November 21, 2005
Training soldiers to fight terrorists is an on-going process at Fort Gordon. They train in the woods around the base before heading to Iraq.
The desert heat burns at over 100 degrees. The men and women wear gear that weighs close to forty pounds. Danger is near. But Sergeant Eugene Teasley has a different memory of Iraq.
“One thing that really touched me was giving a six-year-old a piece of candy. It’s something you don’t forget,” Teasley said.
It is a memory that makes it worth it for many. But the sacrifice can be large.
“In one week, we had thirty people who lost their life for no reason.”
Sergeant Timothy Grega is dressed as the enemy to help train the soldiers. He has fought in Iraq twice, and says insurgents hid on roads, in buildings and in crowds. And they have easy access to weapons, because many are homemade.
The men and women go through real scenarios, like how to overtake a building, how to save a hostage, and how to keep from becoming a war statistic.
Private First Class Roberta Jordan is ready to kill or be killed.
“I don’t think anyone’s ready for that, it’s just in the job line,” Jordan said.
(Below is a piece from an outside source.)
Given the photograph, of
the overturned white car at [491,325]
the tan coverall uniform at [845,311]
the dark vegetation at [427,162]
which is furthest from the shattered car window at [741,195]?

She looked up to her father in uniform, and has wanted to be like him ever since she was nine, to fight and maybe even die for the honor of her country.
“That’s why I signed the dotted line,” Jordan said.
“The barracks become home,” said Private First Class Hinddo Entin.
Life overseas is not easy. In many cases there is not running water. That can mean weeks without a shower.
When they’re in the war zone, they set up camps and sleep in rows of cot. But sometimes when they’re out on operations, they may have to sleep in their vehicle, on the ground or sometimes not sleep at all.
Not being alert can be dangerous with the enemy at arm’s reach. Some resort to chewing coffee grounds that come in their ready-to-eat meals.
“We wanna help schools so you don’t have the kids and the young teens out there who may be on the fence about whether to help the coalition forces or not,” said Sgt. Grega.
Their goal is to show the Iraqis that they are here to get help, not hinder. As the majority of the trainees get ready to head out, Sergeant Eugene Teasley reminds them why they are fighting.
“We are restoring their electricity. It goes on and stays on,” Teasley said.
Clean water, new clothes, new schools. Improving lives of Iraqi children and making the world a safer place.
“I’ll take it with me for the rest of my life,” Teasley said.
In several weeks, all the trainees out there will graduate and be sent to other units. They will then deploy overseas.